Ulderico Fabbri (Monestirolo, 2 luglio 1897 – Ferrara, 16 agosto 1970) è stato uno scultore italiano.
Nasce a Monestirolo, frazione di Ferrara, dal commerciante Chiarissimo e da Teresa Meotti. Da ragazzo lavora presso un marmista e segue i corsi serali all'istituto d'arte "Dosso Dossi". Chiamato alle armi, parte per il fronte macedone e, colpito da una granata, torna con una grave atrofia alla mano sinistra e una parziale atrofia alla destra. Ottiene la pensione di grande invalido di guerra e a Roma, grazie a una lenta e costante riabilitazione, recupera quasi completamente l'uso delle mani. Studia all'Accademia di Belle Arti di Roma.
Realizza nudi maschili con gli arti inferiori mutilati: sono sculture doloranti e simboliche, che traggono ispirazione da Antonio del Pollaiolo e dal neo-quattrocentismo. Ulderico Fabbri guarda anche ad Auguste Rodin e a Medardo Rosso. Artista eclettico, tende talvolta alla geometrizzazione, ad esempio nella scultura di marmo Ippogrifo, esposta nel 1928 a Ferrara. Nella scultura Bimbo al telefono, in pietra artificiale, realizzata nel 1930 e oggi a Modena presso la collezione d'arte dell'Assicoop, mescola un elemento moderno all'impostazione classica della figura.
Fu autore, agli inizi degli anni Trenta del Novecento, di alcuni dei busti in marmo collocati nel Sacrario dei Martiri fascisti (Paolo Accorsi, Franco Gozzi, Rino Moretti) posto nell'allora nuova sede della Casa del Fascio, assieme ai colleghi Giuseppe Virgili, Enzo Nenci, Antonio Alberghini, Laerte Milani e Gaetano Galvani.[1] Invia sue opere alla mostra internazionale di Arte Sacra di Padova del 1931, alla Primaverile di Firenze del 1933, alla Biennale di Venezia del 1936. Nel 1937 la sua scultura Giovinetto è acquisita dalla Galleria d'arte moderna di Milano. Nel 1938 realizza il busto in marmo del maresciallo d'Italia Emilio De Bono che originariamente era nella cosiddetta Corte delle Vittorie di Roma ed ora è in deposito alla Casa Madre dei Mutilati di Roma. Il busto di un altro quadrumviro, Italo Balbo, realizzato in gesso patinato, esposto al MART di Rovereto in occasione della mostra Arte e Fascismo[2], è custodito a Ro Ferrarese presso la Fondazione Cavallini-Sgarbi, come pure Salvamento, terracotta del 1953.[3]
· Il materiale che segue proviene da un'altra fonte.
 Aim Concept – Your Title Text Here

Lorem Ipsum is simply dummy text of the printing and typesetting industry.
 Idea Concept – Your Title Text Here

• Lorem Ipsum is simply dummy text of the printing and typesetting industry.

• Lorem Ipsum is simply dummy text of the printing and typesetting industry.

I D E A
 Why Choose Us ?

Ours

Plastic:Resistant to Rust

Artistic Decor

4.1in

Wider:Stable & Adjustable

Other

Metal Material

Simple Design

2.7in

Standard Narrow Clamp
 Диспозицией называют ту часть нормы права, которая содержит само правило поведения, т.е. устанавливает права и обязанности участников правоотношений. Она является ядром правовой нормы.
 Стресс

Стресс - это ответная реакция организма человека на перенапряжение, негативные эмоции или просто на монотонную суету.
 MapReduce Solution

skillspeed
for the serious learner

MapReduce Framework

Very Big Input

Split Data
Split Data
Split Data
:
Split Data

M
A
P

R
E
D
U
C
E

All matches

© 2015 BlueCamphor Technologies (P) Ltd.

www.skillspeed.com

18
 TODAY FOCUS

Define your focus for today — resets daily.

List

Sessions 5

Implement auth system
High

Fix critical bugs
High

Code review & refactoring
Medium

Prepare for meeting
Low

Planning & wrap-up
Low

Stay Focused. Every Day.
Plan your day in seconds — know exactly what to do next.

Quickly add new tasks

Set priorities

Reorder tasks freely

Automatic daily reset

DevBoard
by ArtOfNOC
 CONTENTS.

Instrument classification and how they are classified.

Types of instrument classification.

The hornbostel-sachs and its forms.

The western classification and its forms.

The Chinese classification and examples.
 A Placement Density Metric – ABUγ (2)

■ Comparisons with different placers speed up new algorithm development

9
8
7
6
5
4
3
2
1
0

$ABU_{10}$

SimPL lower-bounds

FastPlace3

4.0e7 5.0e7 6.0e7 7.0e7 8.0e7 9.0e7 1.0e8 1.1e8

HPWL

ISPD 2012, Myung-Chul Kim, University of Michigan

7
Altre sue sculture a Ferrara: le formelle in terracotta della Via Crucis, nel Gran Claustro della Chiesa di San Cristoforo alla Certosa; Il Genio dell'arte, scultura in bronzo sulla facciata del Conservatorio Girolamo Frescobaldi (1930); la Fontana Narciso, in bronzo dorato, alla Camera di Commercio di Ferrara (1964); il neo-quattrocentesco Busto di Madonna, in terracotta, oggi di proprietà della BPER (1946). Originalmente risolto dal punto di vista iconografico è il gruppo fittile dell'Ecce Homo (Ferrara, collezione privata).[4]
Nel 1954 Ulderico Fabbri ha scolpito in marmo bianco la statua giacente sul monumento funebre dell'Arcivescovo Ruggero Bovelli, collocato nel 1955 nella Cattedrale di Ferrara: un'opera su commissione, in cui l'artista recupera tutta la tradizione accademica della scultura italiana. Successivamente portò a termine la realizzazione dell'altare del Sacro Cuore nel Duomo di Milano, ideato ma lasciato incompiuto da Edoardo Rubino che era deceduto nel 1954.
Datato 1957 è l'altare in marmo della cappella del nuovo Seminario Arcivescovile di Ferrara, che raffigura un pellicano che nutre i piccoli[5]. Le terrecotte degli ultimi anni, che rappresentano figure sofferenti, con occhi semichiusi dentro la fessura delle palpebre, oscillano tra un recuperato primitivismo e il disfacimento della forma sull'esempio di Medardo Rosso.
Nel documentario di Flavia Franceschini Ulderico Fabbri, uno scultore ferrarese, viene anche ripreso il filmato Al Filò[6], girato nel 1953 da Florestano Vancini, che contiene un'intervista ad Ulderico Fabbri nel cortile del suo studio in via Boccaleone a Ferrara, oltre alle interviste a Marcello Tassini, Ervardo Fioravanti, Giuseppe Virgili, Annibale Zucchini, Danilo Farinella, Nemesio Orsatti, Galileo Cattabriga.